Antonio Cimino

Enactment, Politics, and Truth: Pauline Themes in Agamben, Badiou, and Heidegger

Antonio Cimino, Enactment, Politics, and Truth: Pauline Themes in Agamben, Badiou, and Heidegger, Bloomsbury, 2018, 179pp., $120.00 (hbk), ISBN 9781501341014.

Reviewed by Duane Armitage, The University of Scranton

This book presents an in-depth analysis of the various interpretations of St. Paul by Martin Heidegger, Giorgio Agamben, and Alain Badiou. Specifically, it focuses on each thinker's appropriation of Pauline pistis (faith, belief) as a segue into broader Postmodern critiques of metaphysics and of rationality. Cimino frames his book by posing the question: Why St. Paul? That is, what are the motivations for philosophers engaging and appropriating St. Paul as a philosopher? Cimino's answer (and thesis) is simply that St. Paul remains of interest to philosophers as a kind of antidote to traditional metaphysical and onto-theological frameworks, and, consequently, as a means to rethinking notions of politics, truth, and their interrelation. In my estimation, Cimino succeeds in developing his thesis and offers a much-needed voice to the philosophical conversation surrounding St. Paul in Continental circles. Moreover, his book is a model of clarity, not only regarding Continental appropriations of St. Paul, but in terms of Continental and Postmodern thinking writ large, as this philosophical approach is often guilty of being unnecessarily opaque.
#####
EXERCISE REQUIREMENTS
Copy the book review between "Antonio Cimino, Enactment, Politics, and" and "(hbk), ISBN 9781501341014.", inclusive, swapping "hbk" for "hardcover". The rows have no connection to the book review.

RECORD EXCERPTS
#####
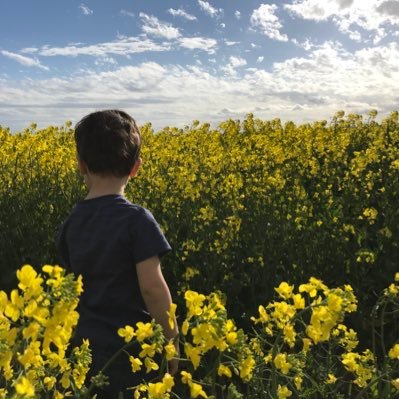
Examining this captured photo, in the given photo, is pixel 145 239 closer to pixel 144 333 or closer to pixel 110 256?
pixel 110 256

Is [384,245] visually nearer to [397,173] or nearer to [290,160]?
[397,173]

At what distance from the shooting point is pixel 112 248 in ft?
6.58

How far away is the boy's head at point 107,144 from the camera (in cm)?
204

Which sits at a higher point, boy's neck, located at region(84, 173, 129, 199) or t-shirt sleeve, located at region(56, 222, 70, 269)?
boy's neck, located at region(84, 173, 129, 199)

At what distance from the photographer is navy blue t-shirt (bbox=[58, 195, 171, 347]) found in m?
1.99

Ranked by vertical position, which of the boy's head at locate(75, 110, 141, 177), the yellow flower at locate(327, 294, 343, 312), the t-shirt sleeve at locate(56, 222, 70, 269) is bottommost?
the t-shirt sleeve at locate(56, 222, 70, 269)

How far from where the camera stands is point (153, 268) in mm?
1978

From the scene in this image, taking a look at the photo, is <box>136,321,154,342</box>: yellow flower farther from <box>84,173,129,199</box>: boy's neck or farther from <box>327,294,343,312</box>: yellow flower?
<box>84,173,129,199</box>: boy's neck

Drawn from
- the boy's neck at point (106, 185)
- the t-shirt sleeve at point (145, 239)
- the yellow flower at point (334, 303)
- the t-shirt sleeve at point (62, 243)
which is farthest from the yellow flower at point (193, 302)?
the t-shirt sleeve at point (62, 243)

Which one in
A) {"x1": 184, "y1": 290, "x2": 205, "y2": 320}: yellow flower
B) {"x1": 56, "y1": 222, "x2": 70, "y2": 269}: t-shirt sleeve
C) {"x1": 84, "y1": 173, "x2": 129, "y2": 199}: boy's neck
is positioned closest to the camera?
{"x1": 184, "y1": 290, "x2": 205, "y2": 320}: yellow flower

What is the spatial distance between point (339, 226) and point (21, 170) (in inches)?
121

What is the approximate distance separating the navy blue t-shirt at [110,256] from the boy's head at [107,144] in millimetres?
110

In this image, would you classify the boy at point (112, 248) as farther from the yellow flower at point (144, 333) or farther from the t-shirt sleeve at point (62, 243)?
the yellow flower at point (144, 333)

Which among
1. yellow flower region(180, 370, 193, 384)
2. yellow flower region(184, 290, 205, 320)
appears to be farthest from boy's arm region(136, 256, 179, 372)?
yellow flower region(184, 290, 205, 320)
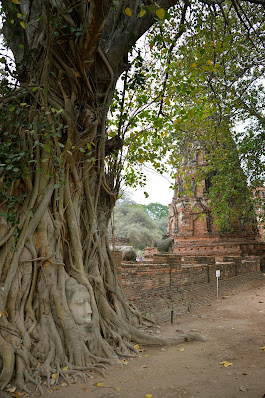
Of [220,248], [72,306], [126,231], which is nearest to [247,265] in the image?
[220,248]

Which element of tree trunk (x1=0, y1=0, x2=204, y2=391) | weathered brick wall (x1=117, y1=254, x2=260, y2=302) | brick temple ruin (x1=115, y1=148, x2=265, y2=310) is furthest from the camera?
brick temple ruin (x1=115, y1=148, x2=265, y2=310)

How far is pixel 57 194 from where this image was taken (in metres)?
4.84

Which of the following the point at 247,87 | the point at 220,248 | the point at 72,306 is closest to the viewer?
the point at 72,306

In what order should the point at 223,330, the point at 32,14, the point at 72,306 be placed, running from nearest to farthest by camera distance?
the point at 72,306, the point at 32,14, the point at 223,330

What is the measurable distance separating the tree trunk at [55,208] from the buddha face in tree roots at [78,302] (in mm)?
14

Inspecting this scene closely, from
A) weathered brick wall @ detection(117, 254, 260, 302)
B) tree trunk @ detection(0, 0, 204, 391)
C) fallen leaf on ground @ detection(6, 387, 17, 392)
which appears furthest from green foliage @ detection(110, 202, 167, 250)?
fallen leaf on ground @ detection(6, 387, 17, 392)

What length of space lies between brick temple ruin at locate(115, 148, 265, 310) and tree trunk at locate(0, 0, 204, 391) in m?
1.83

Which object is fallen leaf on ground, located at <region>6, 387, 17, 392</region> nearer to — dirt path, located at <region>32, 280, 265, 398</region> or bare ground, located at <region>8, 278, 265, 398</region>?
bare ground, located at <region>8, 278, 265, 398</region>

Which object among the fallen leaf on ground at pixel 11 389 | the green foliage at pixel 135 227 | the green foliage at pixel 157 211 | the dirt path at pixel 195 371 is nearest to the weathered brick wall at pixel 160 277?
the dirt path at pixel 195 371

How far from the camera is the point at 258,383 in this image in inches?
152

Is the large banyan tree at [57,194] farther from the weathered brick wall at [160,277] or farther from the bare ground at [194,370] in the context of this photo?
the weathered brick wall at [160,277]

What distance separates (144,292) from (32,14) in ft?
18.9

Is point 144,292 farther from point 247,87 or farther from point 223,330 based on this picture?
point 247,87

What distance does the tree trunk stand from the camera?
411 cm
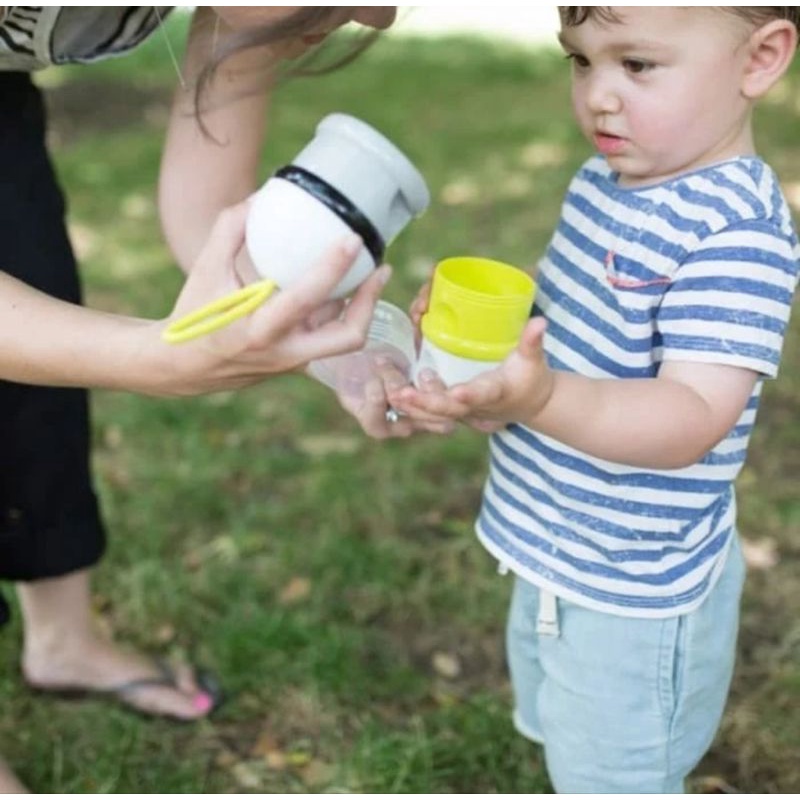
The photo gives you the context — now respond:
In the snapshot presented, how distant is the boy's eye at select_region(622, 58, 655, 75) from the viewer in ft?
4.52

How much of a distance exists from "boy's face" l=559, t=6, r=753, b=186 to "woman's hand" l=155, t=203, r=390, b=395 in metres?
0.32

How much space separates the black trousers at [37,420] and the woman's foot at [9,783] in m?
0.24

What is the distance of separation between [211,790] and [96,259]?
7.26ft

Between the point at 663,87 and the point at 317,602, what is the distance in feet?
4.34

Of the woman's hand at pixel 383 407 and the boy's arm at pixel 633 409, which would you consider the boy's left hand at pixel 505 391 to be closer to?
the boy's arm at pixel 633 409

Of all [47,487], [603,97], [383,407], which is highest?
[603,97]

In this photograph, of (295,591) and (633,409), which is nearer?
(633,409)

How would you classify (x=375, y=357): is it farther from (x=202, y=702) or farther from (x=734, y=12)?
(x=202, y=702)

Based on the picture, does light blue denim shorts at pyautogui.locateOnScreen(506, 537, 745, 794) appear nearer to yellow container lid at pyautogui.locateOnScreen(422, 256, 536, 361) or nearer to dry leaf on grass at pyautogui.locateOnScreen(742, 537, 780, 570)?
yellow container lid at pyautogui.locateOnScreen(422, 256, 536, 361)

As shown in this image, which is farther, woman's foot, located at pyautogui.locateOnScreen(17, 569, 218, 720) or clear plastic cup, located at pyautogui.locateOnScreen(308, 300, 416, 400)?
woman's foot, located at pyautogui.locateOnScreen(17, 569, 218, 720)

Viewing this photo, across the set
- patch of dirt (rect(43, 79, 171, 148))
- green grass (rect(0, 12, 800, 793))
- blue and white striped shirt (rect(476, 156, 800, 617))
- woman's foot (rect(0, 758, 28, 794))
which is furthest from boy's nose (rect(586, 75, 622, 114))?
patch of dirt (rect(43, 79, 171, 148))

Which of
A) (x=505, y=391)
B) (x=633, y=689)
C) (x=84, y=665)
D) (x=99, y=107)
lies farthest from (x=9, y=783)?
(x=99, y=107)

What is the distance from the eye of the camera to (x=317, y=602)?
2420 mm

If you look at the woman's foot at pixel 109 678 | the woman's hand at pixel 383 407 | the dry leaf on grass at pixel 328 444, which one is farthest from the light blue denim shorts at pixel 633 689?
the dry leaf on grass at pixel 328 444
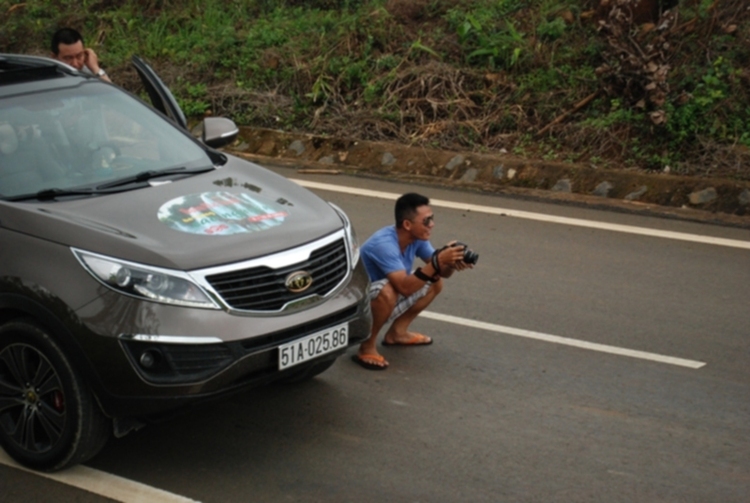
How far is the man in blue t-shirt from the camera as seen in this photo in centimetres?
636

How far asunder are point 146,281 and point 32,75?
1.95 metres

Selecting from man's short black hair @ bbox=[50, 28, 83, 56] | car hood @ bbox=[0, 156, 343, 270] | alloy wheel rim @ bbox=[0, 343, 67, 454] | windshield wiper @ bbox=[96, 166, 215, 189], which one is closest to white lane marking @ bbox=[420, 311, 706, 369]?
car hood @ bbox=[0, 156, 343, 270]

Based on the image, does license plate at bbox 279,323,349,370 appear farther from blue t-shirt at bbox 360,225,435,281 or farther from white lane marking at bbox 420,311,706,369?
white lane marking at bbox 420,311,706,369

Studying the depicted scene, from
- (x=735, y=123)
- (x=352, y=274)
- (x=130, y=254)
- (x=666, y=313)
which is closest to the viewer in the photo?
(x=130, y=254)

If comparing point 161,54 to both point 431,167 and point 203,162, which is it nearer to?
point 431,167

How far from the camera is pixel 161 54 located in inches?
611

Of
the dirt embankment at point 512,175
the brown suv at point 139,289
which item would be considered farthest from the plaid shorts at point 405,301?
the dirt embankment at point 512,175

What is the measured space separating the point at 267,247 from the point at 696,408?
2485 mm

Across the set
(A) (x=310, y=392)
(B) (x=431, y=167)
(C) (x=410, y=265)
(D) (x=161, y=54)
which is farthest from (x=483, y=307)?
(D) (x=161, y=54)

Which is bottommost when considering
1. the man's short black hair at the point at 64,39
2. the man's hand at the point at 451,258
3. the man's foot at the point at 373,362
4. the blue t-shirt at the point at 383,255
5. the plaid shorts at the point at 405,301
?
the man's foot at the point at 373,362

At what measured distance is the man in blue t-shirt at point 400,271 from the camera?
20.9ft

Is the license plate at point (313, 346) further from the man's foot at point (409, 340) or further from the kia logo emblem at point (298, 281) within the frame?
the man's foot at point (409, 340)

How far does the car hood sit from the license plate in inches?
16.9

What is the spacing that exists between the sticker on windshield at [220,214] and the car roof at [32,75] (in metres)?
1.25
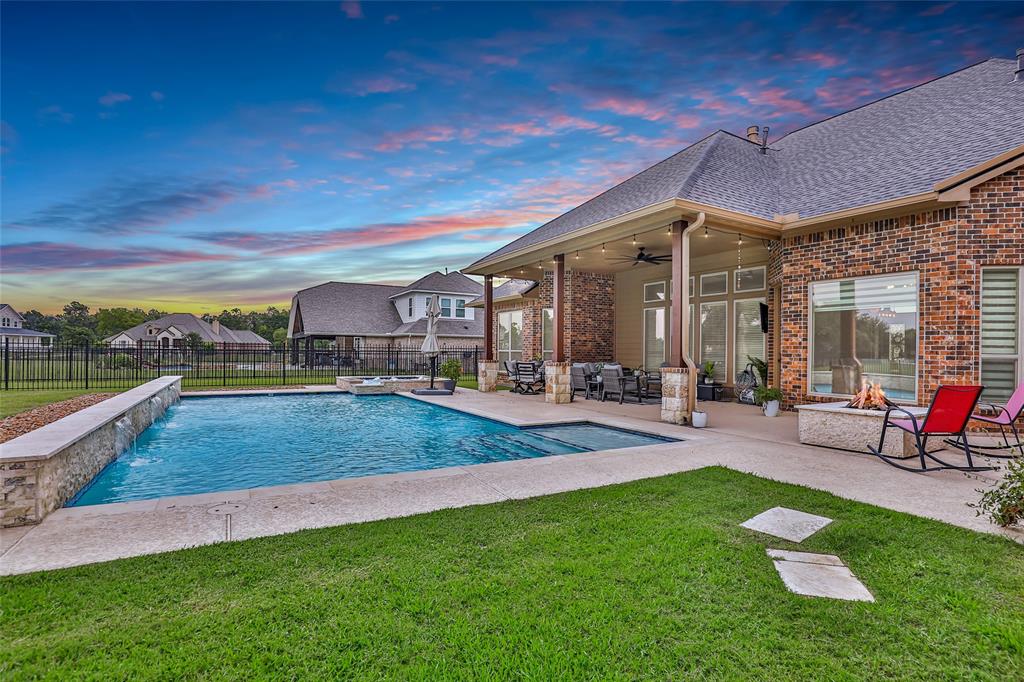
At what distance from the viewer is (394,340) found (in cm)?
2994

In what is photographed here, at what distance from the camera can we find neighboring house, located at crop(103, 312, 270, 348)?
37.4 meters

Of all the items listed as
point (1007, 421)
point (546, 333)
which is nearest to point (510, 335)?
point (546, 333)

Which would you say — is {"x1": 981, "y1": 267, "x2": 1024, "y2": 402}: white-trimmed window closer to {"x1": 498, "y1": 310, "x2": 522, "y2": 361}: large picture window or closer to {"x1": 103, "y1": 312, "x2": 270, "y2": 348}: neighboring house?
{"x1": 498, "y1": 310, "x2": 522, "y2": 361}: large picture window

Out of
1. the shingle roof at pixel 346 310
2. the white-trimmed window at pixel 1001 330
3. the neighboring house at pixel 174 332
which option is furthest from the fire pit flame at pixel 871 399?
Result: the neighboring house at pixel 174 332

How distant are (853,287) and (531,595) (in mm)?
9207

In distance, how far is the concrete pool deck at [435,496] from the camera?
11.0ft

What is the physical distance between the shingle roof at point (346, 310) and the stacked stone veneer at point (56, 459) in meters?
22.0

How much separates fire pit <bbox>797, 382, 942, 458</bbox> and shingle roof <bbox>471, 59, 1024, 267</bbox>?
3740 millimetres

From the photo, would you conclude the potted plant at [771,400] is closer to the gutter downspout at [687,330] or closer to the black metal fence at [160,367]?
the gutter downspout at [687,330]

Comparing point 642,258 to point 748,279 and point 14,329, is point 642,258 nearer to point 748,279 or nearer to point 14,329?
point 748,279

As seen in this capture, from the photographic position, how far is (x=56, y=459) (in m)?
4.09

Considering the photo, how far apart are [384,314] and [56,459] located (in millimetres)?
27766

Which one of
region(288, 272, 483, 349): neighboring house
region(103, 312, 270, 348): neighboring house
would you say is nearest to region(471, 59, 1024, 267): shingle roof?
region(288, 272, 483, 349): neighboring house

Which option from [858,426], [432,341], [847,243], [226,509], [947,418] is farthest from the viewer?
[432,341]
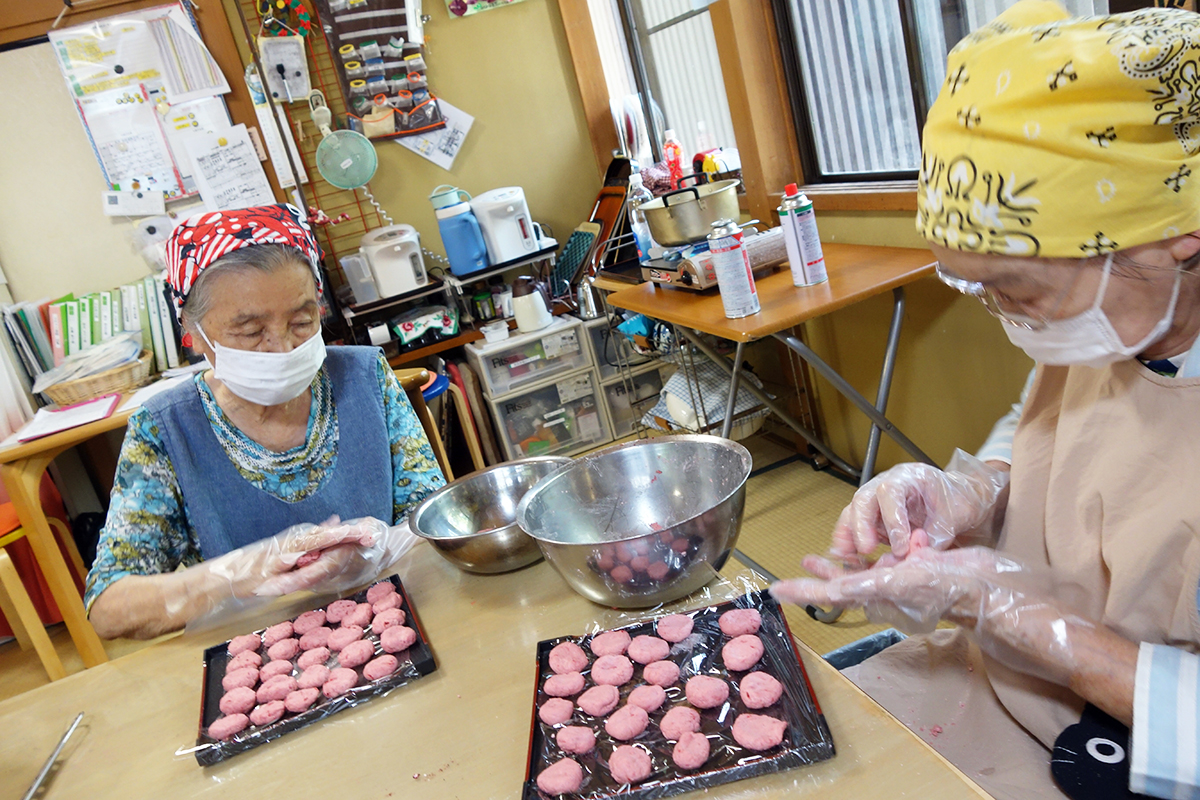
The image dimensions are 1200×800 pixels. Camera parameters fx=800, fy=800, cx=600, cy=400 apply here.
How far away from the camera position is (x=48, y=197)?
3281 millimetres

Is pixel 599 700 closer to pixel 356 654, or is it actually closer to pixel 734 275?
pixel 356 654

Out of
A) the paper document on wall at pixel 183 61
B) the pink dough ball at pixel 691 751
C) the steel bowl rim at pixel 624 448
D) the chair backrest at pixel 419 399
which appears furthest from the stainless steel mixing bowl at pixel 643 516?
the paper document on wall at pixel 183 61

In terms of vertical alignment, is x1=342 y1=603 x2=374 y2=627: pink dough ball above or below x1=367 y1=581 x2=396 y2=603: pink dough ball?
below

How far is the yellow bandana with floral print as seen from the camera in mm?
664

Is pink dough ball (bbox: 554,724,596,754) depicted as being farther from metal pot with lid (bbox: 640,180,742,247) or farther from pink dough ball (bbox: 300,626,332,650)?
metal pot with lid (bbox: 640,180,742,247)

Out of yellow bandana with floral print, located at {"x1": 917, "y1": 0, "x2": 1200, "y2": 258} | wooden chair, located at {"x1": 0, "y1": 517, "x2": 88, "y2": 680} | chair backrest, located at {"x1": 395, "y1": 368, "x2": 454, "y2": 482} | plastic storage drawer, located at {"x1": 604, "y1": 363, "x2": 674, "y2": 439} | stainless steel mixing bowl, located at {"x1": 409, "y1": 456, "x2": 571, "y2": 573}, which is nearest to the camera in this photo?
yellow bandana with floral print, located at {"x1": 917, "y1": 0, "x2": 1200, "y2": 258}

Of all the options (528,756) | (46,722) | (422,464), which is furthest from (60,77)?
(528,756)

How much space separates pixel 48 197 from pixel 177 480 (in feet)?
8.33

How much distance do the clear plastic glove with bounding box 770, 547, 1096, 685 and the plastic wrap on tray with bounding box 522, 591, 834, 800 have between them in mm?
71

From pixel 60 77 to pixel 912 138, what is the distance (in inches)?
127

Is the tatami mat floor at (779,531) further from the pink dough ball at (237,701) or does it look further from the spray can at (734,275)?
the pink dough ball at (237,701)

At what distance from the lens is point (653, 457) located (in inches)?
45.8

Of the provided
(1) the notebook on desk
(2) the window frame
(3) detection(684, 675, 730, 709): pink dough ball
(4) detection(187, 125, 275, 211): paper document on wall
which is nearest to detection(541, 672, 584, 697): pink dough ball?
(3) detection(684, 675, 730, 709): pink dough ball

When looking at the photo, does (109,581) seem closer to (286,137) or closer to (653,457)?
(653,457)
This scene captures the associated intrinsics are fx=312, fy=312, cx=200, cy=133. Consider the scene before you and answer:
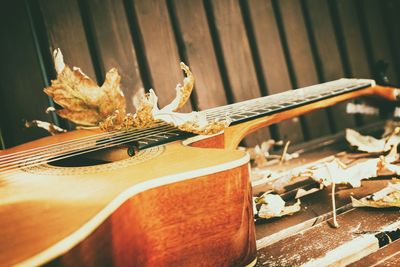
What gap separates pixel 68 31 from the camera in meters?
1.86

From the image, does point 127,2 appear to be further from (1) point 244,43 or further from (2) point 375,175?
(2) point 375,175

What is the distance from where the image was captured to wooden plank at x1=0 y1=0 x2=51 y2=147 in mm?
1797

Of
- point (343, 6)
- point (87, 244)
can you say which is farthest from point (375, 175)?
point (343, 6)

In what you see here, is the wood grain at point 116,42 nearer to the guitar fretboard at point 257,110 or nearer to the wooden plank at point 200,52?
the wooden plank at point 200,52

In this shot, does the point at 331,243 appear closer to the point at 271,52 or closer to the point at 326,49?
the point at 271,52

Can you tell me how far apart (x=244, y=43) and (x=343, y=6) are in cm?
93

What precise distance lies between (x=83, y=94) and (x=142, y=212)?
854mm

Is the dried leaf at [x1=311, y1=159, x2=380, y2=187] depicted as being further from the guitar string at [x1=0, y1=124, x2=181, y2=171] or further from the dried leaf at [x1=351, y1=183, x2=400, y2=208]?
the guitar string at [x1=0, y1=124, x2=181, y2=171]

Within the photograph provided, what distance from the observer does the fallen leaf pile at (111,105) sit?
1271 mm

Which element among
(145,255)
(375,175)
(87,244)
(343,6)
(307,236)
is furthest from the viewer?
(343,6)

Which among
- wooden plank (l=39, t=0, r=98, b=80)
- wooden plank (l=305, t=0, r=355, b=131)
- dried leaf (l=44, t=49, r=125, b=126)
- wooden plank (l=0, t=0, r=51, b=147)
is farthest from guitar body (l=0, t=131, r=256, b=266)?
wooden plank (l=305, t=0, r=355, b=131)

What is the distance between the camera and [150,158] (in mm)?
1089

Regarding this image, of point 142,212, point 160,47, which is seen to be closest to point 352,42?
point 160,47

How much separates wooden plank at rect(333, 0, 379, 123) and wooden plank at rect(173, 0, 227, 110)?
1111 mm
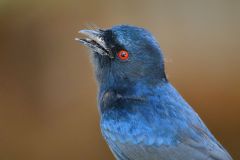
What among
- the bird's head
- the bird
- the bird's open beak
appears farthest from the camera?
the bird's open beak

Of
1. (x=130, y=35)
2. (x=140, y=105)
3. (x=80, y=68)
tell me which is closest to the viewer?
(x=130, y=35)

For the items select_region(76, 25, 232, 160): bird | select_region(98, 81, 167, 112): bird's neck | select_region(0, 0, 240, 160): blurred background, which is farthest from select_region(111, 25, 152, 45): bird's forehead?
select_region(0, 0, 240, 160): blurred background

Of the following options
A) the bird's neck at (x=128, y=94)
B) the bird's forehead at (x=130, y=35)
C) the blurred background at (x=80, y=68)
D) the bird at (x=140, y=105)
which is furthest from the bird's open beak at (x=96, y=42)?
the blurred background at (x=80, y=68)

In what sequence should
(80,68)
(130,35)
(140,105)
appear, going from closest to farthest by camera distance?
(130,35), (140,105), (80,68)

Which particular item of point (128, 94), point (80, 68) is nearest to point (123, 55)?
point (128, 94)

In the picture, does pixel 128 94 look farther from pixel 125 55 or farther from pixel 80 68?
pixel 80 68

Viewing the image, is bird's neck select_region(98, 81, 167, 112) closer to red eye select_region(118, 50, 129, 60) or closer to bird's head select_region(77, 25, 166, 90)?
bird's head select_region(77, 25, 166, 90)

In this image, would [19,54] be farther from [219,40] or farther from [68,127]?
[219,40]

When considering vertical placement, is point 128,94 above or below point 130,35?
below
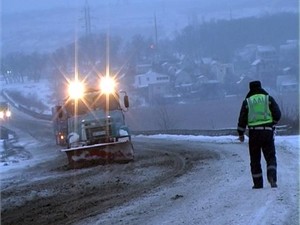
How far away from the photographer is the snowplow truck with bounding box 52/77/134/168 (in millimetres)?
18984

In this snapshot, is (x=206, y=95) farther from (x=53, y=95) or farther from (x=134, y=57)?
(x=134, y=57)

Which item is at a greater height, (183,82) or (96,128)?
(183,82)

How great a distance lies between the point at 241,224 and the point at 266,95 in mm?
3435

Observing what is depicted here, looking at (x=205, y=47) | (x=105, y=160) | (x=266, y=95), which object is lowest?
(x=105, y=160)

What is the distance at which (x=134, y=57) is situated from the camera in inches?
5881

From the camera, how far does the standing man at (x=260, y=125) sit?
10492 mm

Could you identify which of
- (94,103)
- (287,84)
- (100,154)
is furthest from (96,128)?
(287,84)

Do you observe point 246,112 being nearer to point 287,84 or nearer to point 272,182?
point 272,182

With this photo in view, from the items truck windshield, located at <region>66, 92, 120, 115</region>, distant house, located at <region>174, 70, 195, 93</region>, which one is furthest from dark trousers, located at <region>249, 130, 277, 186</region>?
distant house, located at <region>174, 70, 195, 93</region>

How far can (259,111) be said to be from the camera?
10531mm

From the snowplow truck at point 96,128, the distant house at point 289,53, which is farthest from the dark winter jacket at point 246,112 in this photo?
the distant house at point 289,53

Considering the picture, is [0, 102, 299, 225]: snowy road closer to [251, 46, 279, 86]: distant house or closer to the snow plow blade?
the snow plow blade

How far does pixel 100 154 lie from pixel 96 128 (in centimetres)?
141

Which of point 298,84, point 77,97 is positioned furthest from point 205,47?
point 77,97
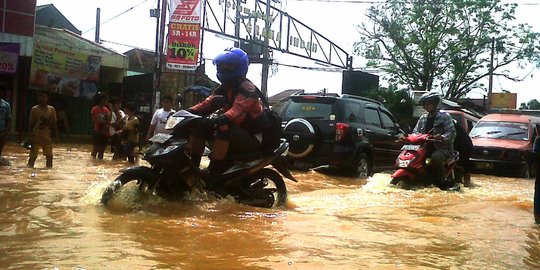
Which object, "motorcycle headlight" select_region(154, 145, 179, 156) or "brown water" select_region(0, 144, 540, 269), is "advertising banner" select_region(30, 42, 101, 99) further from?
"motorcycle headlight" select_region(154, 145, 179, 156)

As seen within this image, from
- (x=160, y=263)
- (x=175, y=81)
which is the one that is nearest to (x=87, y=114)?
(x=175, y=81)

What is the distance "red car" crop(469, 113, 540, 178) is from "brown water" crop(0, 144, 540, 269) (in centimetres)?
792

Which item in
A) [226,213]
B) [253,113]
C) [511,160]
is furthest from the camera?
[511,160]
#####
WRITTEN RESPONSE
Antonio Cimino, Enactment, Politics, and Truth: Pauline Themes in Agamben, Badiou, and Heidegger, Bloomsbury, 2018, 179pp., $120.00 (hardcover), ISBN 9781501341014.